§ Fragmento proporcionado
#####

Juntos hemos crecido, juntos creamos una forma de ver el mundo, un lenguaje
lleno de neologismos, una misma forma de pensar. Todo esto se fue gestando en
nuestras interminables conversaciones, en las muchas horas que pasamos juntos o
que hablábamos por teléfono cuando la distancia nos separaba (solo) físicamente.
Hace unos días, cuando fui a Gran Canaria a despedirme de él para siempre, vi
su coche aparcado frente a la puerta de su casa. Lo acaricié. Pese a que hacía
tiempo que se había comprado una furgoneta, aún guardaba su viejo a AX, testigo
de nuestras más íntimas confesiones cuando me acompañaba hasta mi casa por la
noche y no veíamos el momento de separarnos o cuando viajábamos por Mallorca o
por alguna de las islas Canarias en buscas de playas remotas.

#####

§ Datos almacenados
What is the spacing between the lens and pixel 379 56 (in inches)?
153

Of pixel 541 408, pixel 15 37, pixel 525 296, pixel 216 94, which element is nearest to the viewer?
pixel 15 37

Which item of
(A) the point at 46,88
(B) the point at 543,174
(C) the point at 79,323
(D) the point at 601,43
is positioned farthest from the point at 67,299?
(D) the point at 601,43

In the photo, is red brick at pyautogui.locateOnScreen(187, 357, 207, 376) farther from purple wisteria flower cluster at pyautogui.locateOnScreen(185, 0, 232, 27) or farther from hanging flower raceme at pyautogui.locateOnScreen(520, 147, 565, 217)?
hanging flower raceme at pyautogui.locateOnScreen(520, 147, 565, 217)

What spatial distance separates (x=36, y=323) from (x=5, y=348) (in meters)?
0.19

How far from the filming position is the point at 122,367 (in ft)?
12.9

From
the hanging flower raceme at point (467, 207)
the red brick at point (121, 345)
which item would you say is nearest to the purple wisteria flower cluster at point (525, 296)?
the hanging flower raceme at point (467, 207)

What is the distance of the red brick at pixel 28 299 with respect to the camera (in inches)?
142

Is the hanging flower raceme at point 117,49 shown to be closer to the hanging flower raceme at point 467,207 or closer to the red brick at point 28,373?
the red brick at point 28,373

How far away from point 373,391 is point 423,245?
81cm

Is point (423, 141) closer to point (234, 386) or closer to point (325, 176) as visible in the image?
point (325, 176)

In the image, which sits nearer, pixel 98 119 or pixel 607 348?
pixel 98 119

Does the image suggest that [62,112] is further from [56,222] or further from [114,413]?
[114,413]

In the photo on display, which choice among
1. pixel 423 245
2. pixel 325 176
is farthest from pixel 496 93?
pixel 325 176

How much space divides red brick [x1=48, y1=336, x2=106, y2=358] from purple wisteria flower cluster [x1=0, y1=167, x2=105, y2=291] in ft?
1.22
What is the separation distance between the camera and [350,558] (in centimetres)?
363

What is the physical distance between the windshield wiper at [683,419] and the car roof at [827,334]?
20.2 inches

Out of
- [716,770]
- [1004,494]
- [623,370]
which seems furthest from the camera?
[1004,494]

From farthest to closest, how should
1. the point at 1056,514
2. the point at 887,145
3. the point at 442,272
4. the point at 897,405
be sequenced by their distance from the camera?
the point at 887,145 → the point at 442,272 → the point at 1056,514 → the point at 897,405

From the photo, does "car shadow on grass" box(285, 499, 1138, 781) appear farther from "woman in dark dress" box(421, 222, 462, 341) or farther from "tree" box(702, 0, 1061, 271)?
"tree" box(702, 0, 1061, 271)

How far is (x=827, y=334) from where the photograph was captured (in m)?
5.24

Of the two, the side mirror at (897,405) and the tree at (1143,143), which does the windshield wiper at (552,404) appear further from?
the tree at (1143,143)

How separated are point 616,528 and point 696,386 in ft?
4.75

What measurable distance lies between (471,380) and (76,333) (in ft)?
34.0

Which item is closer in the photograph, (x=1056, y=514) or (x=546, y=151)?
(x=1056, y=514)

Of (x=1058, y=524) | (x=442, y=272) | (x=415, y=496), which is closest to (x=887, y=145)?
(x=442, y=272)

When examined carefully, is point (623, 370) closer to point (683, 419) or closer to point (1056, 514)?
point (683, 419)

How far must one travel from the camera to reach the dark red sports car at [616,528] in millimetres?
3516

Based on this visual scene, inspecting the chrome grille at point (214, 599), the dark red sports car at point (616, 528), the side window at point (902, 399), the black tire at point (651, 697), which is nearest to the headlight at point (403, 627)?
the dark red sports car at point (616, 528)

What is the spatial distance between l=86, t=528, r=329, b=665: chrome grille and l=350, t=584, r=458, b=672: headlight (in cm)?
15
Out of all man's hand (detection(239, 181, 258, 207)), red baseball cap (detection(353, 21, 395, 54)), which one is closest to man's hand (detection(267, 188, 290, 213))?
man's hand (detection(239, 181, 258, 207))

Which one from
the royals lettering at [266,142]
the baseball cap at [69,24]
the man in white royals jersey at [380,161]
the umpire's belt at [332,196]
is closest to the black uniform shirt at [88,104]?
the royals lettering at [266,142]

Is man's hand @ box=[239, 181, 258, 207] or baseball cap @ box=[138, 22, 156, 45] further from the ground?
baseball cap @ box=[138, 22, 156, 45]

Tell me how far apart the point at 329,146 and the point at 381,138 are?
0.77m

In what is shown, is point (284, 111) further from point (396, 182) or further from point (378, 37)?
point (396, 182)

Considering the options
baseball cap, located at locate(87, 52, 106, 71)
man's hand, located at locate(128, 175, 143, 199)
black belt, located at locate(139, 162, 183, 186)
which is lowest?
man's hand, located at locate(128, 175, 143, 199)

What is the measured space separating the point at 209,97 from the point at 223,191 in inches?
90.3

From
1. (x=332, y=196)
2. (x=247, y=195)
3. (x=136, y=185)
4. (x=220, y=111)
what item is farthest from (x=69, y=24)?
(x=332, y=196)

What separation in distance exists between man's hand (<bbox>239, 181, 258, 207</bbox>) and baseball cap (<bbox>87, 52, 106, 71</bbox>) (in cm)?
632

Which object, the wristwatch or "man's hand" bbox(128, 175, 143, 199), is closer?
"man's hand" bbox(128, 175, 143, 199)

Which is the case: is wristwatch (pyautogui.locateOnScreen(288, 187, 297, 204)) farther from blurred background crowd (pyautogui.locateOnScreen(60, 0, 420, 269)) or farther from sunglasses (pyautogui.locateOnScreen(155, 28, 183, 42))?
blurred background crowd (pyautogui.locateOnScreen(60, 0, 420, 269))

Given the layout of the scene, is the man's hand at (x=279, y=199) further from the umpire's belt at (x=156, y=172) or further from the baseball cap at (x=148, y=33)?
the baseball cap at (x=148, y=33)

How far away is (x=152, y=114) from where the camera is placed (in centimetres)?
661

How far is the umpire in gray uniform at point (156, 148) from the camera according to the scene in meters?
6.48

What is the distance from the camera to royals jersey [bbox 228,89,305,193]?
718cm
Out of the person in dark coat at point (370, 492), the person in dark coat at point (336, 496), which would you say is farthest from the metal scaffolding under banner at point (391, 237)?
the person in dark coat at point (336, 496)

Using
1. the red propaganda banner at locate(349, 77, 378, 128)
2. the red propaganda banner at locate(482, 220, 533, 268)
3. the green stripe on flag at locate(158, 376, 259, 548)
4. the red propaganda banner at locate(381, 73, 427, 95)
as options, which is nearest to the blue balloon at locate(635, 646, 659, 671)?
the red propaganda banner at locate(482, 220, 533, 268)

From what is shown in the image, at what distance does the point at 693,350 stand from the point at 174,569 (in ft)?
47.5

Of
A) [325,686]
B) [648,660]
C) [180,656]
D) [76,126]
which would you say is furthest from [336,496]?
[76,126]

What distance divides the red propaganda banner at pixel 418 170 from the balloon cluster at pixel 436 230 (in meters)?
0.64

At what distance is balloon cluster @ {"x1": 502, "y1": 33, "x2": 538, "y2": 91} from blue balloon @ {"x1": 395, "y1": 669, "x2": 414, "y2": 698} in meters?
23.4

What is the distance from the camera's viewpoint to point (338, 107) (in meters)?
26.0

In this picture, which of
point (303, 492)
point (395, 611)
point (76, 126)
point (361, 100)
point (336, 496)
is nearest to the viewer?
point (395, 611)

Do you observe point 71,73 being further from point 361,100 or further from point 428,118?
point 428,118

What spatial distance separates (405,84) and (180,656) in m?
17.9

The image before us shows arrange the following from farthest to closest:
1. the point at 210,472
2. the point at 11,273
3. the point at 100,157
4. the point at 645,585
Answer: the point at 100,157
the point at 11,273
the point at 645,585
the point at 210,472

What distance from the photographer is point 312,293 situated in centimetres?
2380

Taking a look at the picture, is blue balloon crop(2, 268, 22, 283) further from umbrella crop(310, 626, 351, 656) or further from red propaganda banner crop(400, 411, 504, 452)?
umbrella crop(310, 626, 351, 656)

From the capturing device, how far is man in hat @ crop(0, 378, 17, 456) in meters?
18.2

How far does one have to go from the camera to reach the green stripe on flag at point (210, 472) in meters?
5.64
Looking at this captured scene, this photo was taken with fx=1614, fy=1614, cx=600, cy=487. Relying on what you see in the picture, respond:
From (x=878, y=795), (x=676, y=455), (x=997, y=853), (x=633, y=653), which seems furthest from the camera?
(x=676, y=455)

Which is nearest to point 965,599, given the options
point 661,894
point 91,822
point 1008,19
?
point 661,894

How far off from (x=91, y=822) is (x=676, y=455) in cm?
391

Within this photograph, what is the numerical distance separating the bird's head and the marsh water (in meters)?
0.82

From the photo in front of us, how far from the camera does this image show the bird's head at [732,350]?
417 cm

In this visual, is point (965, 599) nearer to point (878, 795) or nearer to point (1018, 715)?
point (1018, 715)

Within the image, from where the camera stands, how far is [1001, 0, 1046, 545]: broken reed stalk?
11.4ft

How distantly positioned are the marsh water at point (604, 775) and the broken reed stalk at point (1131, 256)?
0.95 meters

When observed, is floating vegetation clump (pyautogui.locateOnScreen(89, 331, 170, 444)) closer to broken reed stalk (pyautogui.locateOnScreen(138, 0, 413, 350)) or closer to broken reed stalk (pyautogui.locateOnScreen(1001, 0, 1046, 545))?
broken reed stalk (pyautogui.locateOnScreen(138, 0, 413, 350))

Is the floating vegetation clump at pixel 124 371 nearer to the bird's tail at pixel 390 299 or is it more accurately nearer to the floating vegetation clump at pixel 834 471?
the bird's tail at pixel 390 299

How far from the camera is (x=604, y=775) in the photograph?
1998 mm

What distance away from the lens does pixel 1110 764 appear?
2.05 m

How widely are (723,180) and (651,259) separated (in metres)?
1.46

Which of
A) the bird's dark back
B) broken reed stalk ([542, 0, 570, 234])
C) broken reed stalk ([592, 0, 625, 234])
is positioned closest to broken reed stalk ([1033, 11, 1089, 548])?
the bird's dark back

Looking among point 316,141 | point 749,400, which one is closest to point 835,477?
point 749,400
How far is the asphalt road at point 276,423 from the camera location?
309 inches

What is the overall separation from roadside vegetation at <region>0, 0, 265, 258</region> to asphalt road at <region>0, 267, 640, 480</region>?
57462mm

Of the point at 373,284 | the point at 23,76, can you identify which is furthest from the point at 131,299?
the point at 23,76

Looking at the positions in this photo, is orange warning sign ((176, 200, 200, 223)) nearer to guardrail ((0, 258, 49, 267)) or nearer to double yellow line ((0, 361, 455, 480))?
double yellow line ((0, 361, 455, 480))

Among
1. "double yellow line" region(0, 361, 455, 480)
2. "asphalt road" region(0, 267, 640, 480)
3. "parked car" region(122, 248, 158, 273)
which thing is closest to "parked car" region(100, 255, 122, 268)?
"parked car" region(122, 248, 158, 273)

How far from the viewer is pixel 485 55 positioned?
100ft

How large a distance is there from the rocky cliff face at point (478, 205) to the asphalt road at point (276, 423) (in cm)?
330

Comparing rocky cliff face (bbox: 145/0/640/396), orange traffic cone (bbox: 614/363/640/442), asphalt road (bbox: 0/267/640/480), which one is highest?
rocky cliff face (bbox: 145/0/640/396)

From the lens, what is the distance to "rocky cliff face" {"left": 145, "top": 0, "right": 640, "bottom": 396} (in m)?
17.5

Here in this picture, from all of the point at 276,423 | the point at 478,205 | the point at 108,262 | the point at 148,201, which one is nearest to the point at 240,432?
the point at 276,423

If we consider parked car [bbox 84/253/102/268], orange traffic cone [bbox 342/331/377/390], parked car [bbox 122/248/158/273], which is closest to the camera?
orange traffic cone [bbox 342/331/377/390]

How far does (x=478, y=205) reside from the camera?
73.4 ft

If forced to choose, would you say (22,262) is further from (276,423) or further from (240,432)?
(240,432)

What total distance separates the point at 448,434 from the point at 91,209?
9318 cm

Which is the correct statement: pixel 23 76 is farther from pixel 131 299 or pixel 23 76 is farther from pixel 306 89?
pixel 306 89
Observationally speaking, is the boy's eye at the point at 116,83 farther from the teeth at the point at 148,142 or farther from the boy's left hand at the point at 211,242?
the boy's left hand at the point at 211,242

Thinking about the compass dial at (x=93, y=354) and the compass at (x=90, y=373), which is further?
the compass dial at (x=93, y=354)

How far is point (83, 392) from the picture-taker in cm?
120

#####

§ Solicitud escrita A
Enumera todos los lugares geográficos que aparecen nombrados en el fragmento sobre la amistad.
§ Solicitud escrita B
Por favor, continúa el fragmento sobre la amistad desde su última oración.

§ Respuesta del ejercicio A
- Gran Canaria
- Mallorca
- las islas Canarias

§ Respuesta del ejercicio B
No
puedo glosar en unas cuantas palabras como era Paco. El lenguaje es demasiado
pobre para describir su luz, su alegría, su bondad, su generosidad, su belleza,
carisma, su sabiduría… Imposible narrar tantos y tantos momentos mágicos, tanta
felicidad, tanto amor. Todas las personas que lo hemos disfrutado coincidimos
en señalar lo mucho que nos ayudó, lo mucho que aprendimos de él. Y es que era
un ser excepcional. En estos veinte años, cada vez que acudí a él, triste por
cualquier motivo, o totalmente destrozada en esos momentos que la vida me ha
vapuleado, Paco me consoló. Y cuando digo que “me consoló”, no quiere decir que
me dijera unas palabras amables o que me acariciara una mejilla, no. Lo que
quiero decir es que junto a él mi dolor de verdad desaparecía, era capaz de
calmar totalmente mi angustia vital. Resultaba imposible estar mal a su lado.
Era un ser tan angelical que imagino que ya no tenía nada que hacer aquí y que
por eso ahora está en un lugar mejor, velando por todos sus seres queridos como
siempre ha hecho.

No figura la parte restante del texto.